Lahore: As the government is going to complete its one year in power the
Friends of Economic and Business Reforms has hailed it for managing to
narrow down the trade deficit by over 15 percent to around $32 billion in
2018-19 mainly due to drop in import from China.
FEBR President Kashif Anwar, appreciating the government, said that it has
become successful to strengthen the Safeguard Mechanism to protect domestic
products against surge in Chinese imports, however, the authorities have
failed to enhance exports in this fiscal year, which is a great challenge
for them.
He said that Pakistan has now comparative advantage in the recently signed
FTA phase-II as compared to the agreement signed in 2006 due to efforts of
this government, as Pakistan’s trade deficit with China has shrunk by over
$3 billion during in 2018-19. The trade balance between Pakistan and China
has shrunk to around $11 billion during the Fiscal year of 2018-19 as
compared to the previous year of $14 billion. He said that the trade was
earlier in China’s favour under Free Trade Agreement (FTA)-I.

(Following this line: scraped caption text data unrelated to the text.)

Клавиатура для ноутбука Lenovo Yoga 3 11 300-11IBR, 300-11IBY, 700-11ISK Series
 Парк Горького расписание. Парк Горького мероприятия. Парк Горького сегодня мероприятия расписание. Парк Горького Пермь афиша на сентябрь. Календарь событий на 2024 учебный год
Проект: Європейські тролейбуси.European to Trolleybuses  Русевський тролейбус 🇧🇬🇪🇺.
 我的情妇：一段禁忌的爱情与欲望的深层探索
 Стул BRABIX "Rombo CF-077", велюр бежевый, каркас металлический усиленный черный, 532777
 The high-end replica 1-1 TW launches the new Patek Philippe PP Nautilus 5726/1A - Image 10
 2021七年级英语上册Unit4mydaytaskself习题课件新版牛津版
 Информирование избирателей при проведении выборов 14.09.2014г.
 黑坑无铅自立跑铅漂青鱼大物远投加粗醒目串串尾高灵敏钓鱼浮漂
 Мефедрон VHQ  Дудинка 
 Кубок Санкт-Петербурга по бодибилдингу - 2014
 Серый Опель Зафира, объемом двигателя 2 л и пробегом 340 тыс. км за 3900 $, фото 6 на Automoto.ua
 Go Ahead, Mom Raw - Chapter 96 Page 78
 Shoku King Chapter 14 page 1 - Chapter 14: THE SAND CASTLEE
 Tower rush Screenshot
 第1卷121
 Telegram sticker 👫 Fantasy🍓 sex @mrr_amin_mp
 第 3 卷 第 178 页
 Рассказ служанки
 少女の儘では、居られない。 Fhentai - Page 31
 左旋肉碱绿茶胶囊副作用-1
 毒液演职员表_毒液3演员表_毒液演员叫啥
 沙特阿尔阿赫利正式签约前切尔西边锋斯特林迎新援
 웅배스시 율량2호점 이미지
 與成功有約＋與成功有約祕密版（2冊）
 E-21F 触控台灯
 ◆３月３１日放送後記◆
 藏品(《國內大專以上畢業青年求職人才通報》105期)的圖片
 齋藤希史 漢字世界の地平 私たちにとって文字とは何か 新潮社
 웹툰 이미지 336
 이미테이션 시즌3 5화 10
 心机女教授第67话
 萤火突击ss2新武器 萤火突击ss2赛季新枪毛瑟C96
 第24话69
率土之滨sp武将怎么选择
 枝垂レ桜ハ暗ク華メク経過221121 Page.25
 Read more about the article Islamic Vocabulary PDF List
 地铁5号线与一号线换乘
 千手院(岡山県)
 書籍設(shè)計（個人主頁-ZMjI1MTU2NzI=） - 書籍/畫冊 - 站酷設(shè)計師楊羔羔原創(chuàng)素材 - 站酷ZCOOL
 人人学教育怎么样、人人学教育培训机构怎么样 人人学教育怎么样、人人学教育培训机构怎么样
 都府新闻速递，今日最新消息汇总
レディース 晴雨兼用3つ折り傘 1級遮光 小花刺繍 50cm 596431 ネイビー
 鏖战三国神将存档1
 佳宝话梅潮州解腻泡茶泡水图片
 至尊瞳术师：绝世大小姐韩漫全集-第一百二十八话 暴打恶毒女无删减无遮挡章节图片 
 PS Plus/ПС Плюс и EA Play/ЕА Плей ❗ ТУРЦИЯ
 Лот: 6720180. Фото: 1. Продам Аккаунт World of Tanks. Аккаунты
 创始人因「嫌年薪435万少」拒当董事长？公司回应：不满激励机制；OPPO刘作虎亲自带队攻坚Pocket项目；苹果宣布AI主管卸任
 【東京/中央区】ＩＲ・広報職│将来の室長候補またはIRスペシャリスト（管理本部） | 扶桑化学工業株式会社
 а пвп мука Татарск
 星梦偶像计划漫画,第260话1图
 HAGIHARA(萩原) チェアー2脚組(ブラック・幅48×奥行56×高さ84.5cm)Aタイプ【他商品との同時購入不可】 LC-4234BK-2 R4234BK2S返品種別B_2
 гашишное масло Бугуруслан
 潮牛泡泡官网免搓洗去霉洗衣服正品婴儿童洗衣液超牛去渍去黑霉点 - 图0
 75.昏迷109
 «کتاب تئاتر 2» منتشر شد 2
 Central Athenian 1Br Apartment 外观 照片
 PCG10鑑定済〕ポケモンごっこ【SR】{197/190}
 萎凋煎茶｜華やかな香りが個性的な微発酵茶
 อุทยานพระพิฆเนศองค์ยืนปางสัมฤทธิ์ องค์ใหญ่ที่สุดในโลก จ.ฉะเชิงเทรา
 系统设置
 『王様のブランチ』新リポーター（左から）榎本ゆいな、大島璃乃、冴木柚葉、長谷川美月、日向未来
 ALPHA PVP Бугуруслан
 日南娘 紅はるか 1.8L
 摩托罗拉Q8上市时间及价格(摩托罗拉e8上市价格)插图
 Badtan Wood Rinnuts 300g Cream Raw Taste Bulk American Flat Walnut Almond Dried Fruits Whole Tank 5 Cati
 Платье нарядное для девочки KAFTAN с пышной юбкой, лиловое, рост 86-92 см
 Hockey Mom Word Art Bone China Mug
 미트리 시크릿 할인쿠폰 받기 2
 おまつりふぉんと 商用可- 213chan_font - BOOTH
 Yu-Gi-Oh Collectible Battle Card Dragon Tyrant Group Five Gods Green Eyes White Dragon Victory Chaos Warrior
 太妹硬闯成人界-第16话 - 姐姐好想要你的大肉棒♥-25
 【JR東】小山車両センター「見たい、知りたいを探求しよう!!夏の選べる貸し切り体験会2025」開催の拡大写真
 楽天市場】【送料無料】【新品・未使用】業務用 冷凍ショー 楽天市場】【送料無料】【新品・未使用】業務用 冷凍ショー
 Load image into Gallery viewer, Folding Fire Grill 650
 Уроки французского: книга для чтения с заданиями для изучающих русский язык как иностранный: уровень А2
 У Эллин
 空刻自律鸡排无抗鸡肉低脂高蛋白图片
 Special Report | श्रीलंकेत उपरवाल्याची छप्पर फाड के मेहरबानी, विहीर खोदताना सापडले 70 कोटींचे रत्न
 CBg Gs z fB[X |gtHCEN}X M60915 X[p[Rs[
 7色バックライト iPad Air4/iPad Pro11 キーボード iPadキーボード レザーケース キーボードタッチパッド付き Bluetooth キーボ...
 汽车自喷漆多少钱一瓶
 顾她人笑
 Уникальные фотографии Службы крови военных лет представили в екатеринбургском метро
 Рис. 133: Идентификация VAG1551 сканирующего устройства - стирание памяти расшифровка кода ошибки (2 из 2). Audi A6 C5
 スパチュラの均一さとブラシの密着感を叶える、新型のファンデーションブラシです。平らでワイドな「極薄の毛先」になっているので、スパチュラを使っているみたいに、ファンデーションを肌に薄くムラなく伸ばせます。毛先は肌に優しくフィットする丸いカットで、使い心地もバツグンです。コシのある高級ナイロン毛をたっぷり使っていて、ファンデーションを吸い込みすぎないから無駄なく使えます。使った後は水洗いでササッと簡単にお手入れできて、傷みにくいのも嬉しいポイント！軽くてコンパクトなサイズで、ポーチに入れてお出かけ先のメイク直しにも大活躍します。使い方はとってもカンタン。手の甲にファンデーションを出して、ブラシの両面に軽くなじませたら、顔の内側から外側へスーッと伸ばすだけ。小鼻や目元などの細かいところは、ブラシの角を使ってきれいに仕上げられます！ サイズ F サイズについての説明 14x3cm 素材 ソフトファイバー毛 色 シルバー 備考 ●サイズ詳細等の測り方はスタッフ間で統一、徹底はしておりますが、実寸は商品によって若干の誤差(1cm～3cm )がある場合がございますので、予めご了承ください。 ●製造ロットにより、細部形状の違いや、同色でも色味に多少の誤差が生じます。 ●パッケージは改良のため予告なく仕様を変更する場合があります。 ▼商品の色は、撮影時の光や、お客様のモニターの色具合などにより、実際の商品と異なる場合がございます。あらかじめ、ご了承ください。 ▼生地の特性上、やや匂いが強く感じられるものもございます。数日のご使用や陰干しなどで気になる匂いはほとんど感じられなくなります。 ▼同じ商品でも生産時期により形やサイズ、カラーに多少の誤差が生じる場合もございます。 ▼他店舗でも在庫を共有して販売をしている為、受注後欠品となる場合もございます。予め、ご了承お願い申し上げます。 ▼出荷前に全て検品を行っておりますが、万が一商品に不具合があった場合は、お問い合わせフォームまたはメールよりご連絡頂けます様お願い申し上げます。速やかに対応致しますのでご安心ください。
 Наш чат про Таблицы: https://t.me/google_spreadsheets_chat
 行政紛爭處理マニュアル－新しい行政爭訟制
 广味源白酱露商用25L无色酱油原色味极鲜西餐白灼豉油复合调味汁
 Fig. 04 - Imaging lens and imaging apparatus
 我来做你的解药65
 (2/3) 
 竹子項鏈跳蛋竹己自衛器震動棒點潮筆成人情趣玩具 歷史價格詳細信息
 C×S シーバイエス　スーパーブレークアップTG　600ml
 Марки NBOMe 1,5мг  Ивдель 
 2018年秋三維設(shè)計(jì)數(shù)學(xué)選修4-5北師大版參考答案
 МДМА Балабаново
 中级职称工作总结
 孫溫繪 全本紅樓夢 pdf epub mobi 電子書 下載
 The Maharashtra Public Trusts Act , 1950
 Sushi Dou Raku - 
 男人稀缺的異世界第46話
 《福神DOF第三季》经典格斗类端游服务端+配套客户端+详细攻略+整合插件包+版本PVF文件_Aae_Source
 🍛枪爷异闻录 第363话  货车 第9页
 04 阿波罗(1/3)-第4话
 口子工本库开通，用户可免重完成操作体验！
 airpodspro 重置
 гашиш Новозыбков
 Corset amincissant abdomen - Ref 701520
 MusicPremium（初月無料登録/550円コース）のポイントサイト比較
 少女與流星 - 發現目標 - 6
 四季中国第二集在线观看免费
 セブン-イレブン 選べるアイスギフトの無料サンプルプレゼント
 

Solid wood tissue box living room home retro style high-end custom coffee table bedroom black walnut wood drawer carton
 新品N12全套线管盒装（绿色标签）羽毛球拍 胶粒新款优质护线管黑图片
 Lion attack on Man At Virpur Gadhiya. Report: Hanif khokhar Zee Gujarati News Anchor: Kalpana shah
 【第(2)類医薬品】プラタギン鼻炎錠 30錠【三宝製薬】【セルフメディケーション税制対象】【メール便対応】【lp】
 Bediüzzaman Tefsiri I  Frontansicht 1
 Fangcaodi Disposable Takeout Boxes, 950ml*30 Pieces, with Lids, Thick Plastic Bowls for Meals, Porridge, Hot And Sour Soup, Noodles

However, in April 2019, Pakistan and China agreed on second phase of FTA to
reduce the Pakistan’s trade deficit. Prior to the signing of Phase-II of
the FTA with China, the government took into account the interests of the
Pakistani industrialist through substantive consultation process with
different chambers and trade associations.
According to the data, the trade deficit between Pakistan and China was
continuously increasing till the fiscal year 2017-18 when it has reached to
$14 billion.
However, in last fiscal year, the trade imbalance between two countries had
come down by $3.2 billion.
He suggested taking serious measures for enhancing exports too, as the data
showed that exports to China has not shown healthy growth as compared to
the imports of Pakistan from China.
He said that overall country’s exports contracted in June of 2018 despite
over one-third depreciation of the rupee against the US dollar. The
government missed its export target by $4 billion as total exports stood
below $23 billion at the end of fiscal year 2018-19.
He said that the government also missed the trade deficit reduction target
by $5.8 billion, although the gap between exports and imports shrank by
over 15 percent.
Overall, the trade deficit, which stood at $37.6 billion in the preceding
fiscal year, shrank to $31.8 billion in the just ended fiscal year 2018-19.